WebCab Probability and Statistics for COM v3.3 Demo

Correlation Class

Stateless version of the Correlation and Regression class allows the investigation of linear relationships between two variables using techniques from correlation and linear regression as detailed within the PDF documentations.

For a list of all members of this type, see Correlation Members.

System.Object
   Correlation

public class Correlation

Remarks

The stateless version of Correlation requires that the data to sent to each business method rather than just being set once as is the case with the stateful version of Correlation.

Overview of the Correlation class

We study the relationship between two variables by considering a data set of pairs of values which correspond to particular instances of values taken simultaneously by the two underlying variables. We then study the correlation and linear regression properties of this data set in order to deduce information concerning the relationship between the to variables.

In particular, we allow the linear regression line to be constructed which allows us to predict one variable from given values of the other variables to a certain degree of confidence dependent on the `linearity' of the date set. We also cover linear (Pearson's, t-test, z-transform) and rank (Spearman's, Kendall's) correlation.

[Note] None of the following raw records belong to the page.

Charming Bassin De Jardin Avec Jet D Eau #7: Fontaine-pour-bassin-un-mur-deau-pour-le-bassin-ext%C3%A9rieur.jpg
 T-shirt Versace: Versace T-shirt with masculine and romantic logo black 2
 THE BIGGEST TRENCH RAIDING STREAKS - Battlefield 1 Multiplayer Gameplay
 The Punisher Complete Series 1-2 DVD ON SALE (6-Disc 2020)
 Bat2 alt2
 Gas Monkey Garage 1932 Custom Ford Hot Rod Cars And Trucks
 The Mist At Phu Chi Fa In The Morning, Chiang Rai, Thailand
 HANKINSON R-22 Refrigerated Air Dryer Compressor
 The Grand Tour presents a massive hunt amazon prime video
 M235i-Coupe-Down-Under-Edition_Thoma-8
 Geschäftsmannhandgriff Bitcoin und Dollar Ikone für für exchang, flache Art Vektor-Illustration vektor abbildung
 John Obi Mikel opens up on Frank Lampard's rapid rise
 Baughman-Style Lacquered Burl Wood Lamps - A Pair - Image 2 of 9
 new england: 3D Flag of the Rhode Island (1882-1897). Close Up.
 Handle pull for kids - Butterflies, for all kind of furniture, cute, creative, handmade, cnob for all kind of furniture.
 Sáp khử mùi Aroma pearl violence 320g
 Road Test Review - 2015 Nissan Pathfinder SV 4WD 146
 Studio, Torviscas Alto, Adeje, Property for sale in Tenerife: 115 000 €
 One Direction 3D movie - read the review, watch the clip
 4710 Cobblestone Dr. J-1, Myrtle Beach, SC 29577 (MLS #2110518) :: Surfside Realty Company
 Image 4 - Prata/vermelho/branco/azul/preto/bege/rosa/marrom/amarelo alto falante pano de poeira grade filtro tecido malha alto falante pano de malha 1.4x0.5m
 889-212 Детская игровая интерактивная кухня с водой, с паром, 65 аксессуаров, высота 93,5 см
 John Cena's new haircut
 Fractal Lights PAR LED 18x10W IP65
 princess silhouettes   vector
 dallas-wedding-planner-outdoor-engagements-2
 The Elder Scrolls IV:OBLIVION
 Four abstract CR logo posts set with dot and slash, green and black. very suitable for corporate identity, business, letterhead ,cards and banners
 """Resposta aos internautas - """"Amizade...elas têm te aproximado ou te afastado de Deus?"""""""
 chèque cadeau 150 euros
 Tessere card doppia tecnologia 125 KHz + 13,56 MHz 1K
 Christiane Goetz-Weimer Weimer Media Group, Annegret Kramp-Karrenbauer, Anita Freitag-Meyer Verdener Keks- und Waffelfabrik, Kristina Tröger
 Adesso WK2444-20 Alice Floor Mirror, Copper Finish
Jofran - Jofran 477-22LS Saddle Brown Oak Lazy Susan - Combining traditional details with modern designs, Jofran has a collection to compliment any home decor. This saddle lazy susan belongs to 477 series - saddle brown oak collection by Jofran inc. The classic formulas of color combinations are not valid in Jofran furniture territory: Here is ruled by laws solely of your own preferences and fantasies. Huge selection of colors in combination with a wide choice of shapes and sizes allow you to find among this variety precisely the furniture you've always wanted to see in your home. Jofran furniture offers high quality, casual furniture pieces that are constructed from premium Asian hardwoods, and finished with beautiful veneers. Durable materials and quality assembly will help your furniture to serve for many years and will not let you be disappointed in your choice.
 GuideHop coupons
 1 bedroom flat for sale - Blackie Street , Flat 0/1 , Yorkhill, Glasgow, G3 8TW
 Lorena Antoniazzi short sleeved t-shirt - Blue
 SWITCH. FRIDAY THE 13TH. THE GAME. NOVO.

That is, by using this class for a given data set you are able to decide to what degree two variables are correlated, determine the confidence interval and the level of significance of the correlation tests performed. You are also able to construct the regression line for the data set. Similarly, you can determine for two data samples with corresponds regression lines the confidence interval for the conditional mean between these two regression lines.

Possible Data Sets, questions addressed and effectiveness

Possible Data Sets

Such data sets appear in a number of contexts. Examples of pairs for which such data sets could be constructed include:

  1. The grade and the number of students with a class whole obtained that grade.
  2. The number of commercials shown and the sales achieved in a given week.

Possible Questions addressed

By tabulating a given set of students or sales data; respectively against the above criteria, the application of this class would address the following type of questions:

  1. (Grades, Students): The average grade obtained, the degree of the dispersion of the grades, generally does the number of students obtaining a grade increase as the grade increases. To what degree (using linear methods) can we predict the number of students which will obtain a given grade.
  2. (No. Commercials, Sales): The average sales or number of commercials in a given week along with the dispersion (or variance) between these values from week to week. Establish to what degree to increase in the number of commercials increases the sales figures.

Effectiveness

The effectiveness of the functionality in terms of being able to predict values will depend on the nature of the data set considered. The reason being that we will only be able to confidently makes predictions when there exist a strong linear relationship between the two variables considered. The reason being that we have implemented a linear regression model (see note below for more details).

The correlation functionality implemented consists of a number of coefficients which are designed to measuring the correlation (i.e. the degree to which one variable moves with the other) for differing types of sets (see notes below).

Passing the Date Set

With each of the methods of this class you will either need to provide via parameters the data set itself you wish to analysis (or data derived) from the data set.

Generally speaking we will pass a set of pairs of points: (xValues[0], yValues[0]), (xValues[1], yValues[1]),... , (xValues[n], yValues[n]).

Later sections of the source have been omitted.